I think if you're going to tie into the frame you need to go all the way. 12 or more points, front and rear susp mounting points tied in, and tons of bracing. If the frame can work against itself it will. It would still likely take a long time to fatigue and crack a frame though.

After caging my K5 my frame already flex's a ton less, because the body bolted to the frame is so much more rigid. With the total area of mount plates, plus bars running along the floors for my seat bridge there is no way the cage can punch through the body either. I have 270 square inches of 1/4" plate for my mounting points. Even double the weight of my K5 on it's roof is only 37 lbs per square inch.

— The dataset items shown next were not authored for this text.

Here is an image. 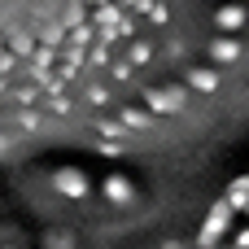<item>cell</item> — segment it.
<instances>
[{
	"label": "cell",
	"mask_w": 249,
	"mask_h": 249,
	"mask_svg": "<svg viewBox=\"0 0 249 249\" xmlns=\"http://www.w3.org/2000/svg\"><path fill=\"white\" fill-rule=\"evenodd\" d=\"M228 4H245V0H228Z\"/></svg>",
	"instance_id": "15"
},
{
	"label": "cell",
	"mask_w": 249,
	"mask_h": 249,
	"mask_svg": "<svg viewBox=\"0 0 249 249\" xmlns=\"http://www.w3.org/2000/svg\"><path fill=\"white\" fill-rule=\"evenodd\" d=\"M232 245H236V249H249V223L236 232V241H232Z\"/></svg>",
	"instance_id": "13"
},
{
	"label": "cell",
	"mask_w": 249,
	"mask_h": 249,
	"mask_svg": "<svg viewBox=\"0 0 249 249\" xmlns=\"http://www.w3.org/2000/svg\"><path fill=\"white\" fill-rule=\"evenodd\" d=\"M114 118H118L127 131H153V127H158V118H153L144 105H118V114H114Z\"/></svg>",
	"instance_id": "7"
},
{
	"label": "cell",
	"mask_w": 249,
	"mask_h": 249,
	"mask_svg": "<svg viewBox=\"0 0 249 249\" xmlns=\"http://www.w3.org/2000/svg\"><path fill=\"white\" fill-rule=\"evenodd\" d=\"M166 249H184V245H166Z\"/></svg>",
	"instance_id": "16"
},
{
	"label": "cell",
	"mask_w": 249,
	"mask_h": 249,
	"mask_svg": "<svg viewBox=\"0 0 249 249\" xmlns=\"http://www.w3.org/2000/svg\"><path fill=\"white\" fill-rule=\"evenodd\" d=\"M184 101H188L184 88H144V109H149L153 118H158V114H179Z\"/></svg>",
	"instance_id": "2"
},
{
	"label": "cell",
	"mask_w": 249,
	"mask_h": 249,
	"mask_svg": "<svg viewBox=\"0 0 249 249\" xmlns=\"http://www.w3.org/2000/svg\"><path fill=\"white\" fill-rule=\"evenodd\" d=\"M149 9H153V0H131V13H136V18H140V13H149Z\"/></svg>",
	"instance_id": "14"
},
{
	"label": "cell",
	"mask_w": 249,
	"mask_h": 249,
	"mask_svg": "<svg viewBox=\"0 0 249 249\" xmlns=\"http://www.w3.org/2000/svg\"><path fill=\"white\" fill-rule=\"evenodd\" d=\"M210 57H214V66H236L245 57V44L232 35H219V39H210Z\"/></svg>",
	"instance_id": "6"
},
{
	"label": "cell",
	"mask_w": 249,
	"mask_h": 249,
	"mask_svg": "<svg viewBox=\"0 0 249 249\" xmlns=\"http://www.w3.org/2000/svg\"><path fill=\"white\" fill-rule=\"evenodd\" d=\"M214 249H219V245H214Z\"/></svg>",
	"instance_id": "18"
},
{
	"label": "cell",
	"mask_w": 249,
	"mask_h": 249,
	"mask_svg": "<svg viewBox=\"0 0 249 249\" xmlns=\"http://www.w3.org/2000/svg\"><path fill=\"white\" fill-rule=\"evenodd\" d=\"M53 188H57V197H70V201H83L92 193V184H88V175L79 166H57L53 171Z\"/></svg>",
	"instance_id": "3"
},
{
	"label": "cell",
	"mask_w": 249,
	"mask_h": 249,
	"mask_svg": "<svg viewBox=\"0 0 249 249\" xmlns=\"http://www.w3.org/2000/svg\"><path fill=\"white\" fill-rule=\"evenodd\" d=\"M232 210H245V201H249V175H241V179H232V188H228V197H223Z\"/></svg>",
	"instance_id": "11"
},
{
	"label": "cell",
	"mask_w": 249,
	"mask_h": 249,
	"mask_svg": "<svg viewBox=\"0 0 249 249\" xmlns=\"http://www.w3.org/2000/svg\"><path fill=\"white\" fill-rule=\"evenodd\" d=\"M188 88H193V92H219V88H223L219 66H193V70H188Z\"/></svg>",
	"instance_id": "8"
},
{
	"label": "cell",
	"mask_w": 249,
	"mask_h": 249,
	"mask_svg": "<svg viewBox=\"0 0 249 249\" xmlns=\"http://www.w3.org/2000/svg\"><path fill=\"white\" fill-rule=\"evenodd\" d=\"M105 79H109V88H127V83L136 79V66L118 57V61H109V74H105Z\"/></svg>",
	"instance_id": "10"
},
{
	"label": "cell",
	"mask_w": 249,
	"mask_h": 249,
	"mask_svg": "<svg viewBox=\"0 0 249 249\" xmlns=\"http://www.w3.org/2000/svg\"><path fill=\"white\" fill-rule=\"evenodd\" d=\"M232 206L219 197L214 206H210V214H206V223H201V232H197V249H214L223 236H228V228H232Z\"/></svg>",
	"instance_id": "1"
},
{
	"label": "cell",
	"mask_w": 249,
	"mask_h": 249,
	"mask_svg": "<svg viewBox=\"0 0 249 249\" xmlns=\"http://www.w3.org/2000/svg\"><path fill=\"white\" fill-rule=\"evenodd\" d=\"M101 193H105L109 206H131V201H136V184H131L127 175H105Z\"/></svg>",
	"instance_id": "4"
},
{
	"label": "cell",
	"mask_w": 249,
	"mask_h": 249,
	"mask_svg": "<svg viewBox=\"0 0 249 249\" xmlns=\"http://www.w3.org/2000/svg\"><path fill=\"white\" fill-rule=\"evenodd\" d=\"M153 57H158V44H153V39H131V44H127V53H123V61H131L136 70L153 66Z\"/></svg>",
	"instance_id": "9"
},
{
	"label": "cell",
	"mask_w": 249,
	"mask_h": 249,
	"mask_svg": "<svg viewBox=\"0 0 249 249\" xmlns=\"http://www.w3.org/2000/svg\"><path fill=\"white\" fill-rule=\"evenodd\" d=\"M149 22H153V26H171V4L153 0V9H149Z\"/></svg>",
	"instance_id": "12"
},
{
	"label": "cell",
	"mask_w": 249,
	"mask_h": 249,
	"mask_svg": "<svg viewBox=\"0 0 249 249\" xmlns=\"http://www.w3.org/2000/svg\"><path fill=\"white\" fill-rule=\"evenodd\" d=\"M245 214H249V201H245Z\"/></svg>",
	"instance_id": "17"
},
{
	"label": "cell",
	"mask_w": 249,
	"mask_h": 249,
	"mask_svg": "<svg viewBox=\"0 0 249 249\" xmlns=\"http://www.w3.org/2000/svg\"><path fill=\"white\" fill-rule=\"evenodd\" d=\"M214 26H219L223 35L245 31V26H249V9H245V4H223V9H214Z\"/></svg>",
	"instance_id": "5"
}]
</instances>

I'm sure there are many differing opinions, this was just my thinking when I did my cage.

Rene
 
tRustyK5 said:
Fabricating can be, and mostly is hard work. I'm not quite 40 but I'm already trying to plan my way into something a little less physical. Some weeks I do this stuff for 60 hours or more...and I sure don't feel like doing much else afterwards

I hear ya there. I'm no master--this cage is far from perfect, but it WILL protect my life, so I'm not overly concerned that it's not astetically perfect.


Here's the latest pic.......

That's it, I'm not going to mess with it until next Tuesday, I'm just too tired to try to do that before work (I work afternoons).
 
I'll take strong over pretty any day of the week. :)

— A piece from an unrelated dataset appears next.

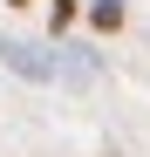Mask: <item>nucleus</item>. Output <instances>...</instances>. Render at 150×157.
Listing matches in <instances>:
<instances>
[{"label": "nucleus", "instance_id": "f03ea898", "mask_svg": "<svg viewBox=\"0 0 150 157\" xmlns=\"http://www.w3.org/2000/svg\"><path fill=\"white\" fill-rule=\"evenodd\" d=\"M123 21H130V0H89V28L96 34H123Z\"/></svg>", "mask_w": 150, "mask_h": 157}, {"label": "nucleus", "instance_id": "7ed1b4c3", "mask_svg": "<svg viewBox=\"0 0 150 157\" xmlns=\"http://www.w3.org/2000/svg\"><path fill=\"white\" fill-rule=\"evenodd\" d=\"M75 14H82V0H48V28H55V34L75 28Z\"/></svg>", "mask_w": 150, "mask_h": 157}, {"label": "nucleus", "instance_id": "20e7f679", "mask_svg": "<svg viewBox=\"0 0 150 157\" xmlns=\"http://www.w3.org/2000/svg\"><path fill=\"white\" fill-rule=\"evenodd\" d=\"M7 7H34V0H7Z\"/></svg>", "mask_w": 150, "mask_h": 157}, {"label": "nucleus", "instance_id": "f257e3e1", "mask_svg": "<svg viewBox=\"0 0 150 157\" xmlns=\"http://www.w3.org/2000/svg\"><path fill=\"white\" fill-rule=\"evenodd\" d=\"M0 62L14 75H28V82H55V55L48 48H28V41H0Z\"/></svg>", "mask_w": 150, "mask_h": 157}]
</instances>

I didn't see a pic... :confused: You must be tired.

Rene
 
Damn Rene, you're too fast for me, I was going to edit my post since I hit submit too quickly.

Here's the pic....

2592cage4.jpg


My buddy that was helping me made the windshiled pillar bars a little different on either side. The halo sits where it is supposed to, but the bars look a little funky with one bend _ and the other - or so. It won't hurt the operation of it though.

That's it with the rear bars tacked and the door bars fitted and just sitting there. I just need to put the other two in, finish weld the back bars and the other two, then install the seat and the door bars and it's done.
 
That'll work.

Cage welding is tough, especially when you've made it really tight to the interior stuff. I had to pull my windsheild to finish welding my dash bar and my halo/downbar joints. It worked out because I was doing my full 'vert chop at the same time anyways, but it was still a PITA.

Rene
 
It may not be as pretty, but it sure as hell penetrates better...plus, when you're in very tight quarters you can remove the nozzle with flux core. As long as you don't touch the contact tip to anything grounded, that can make the difference between getting the entire weld in or not.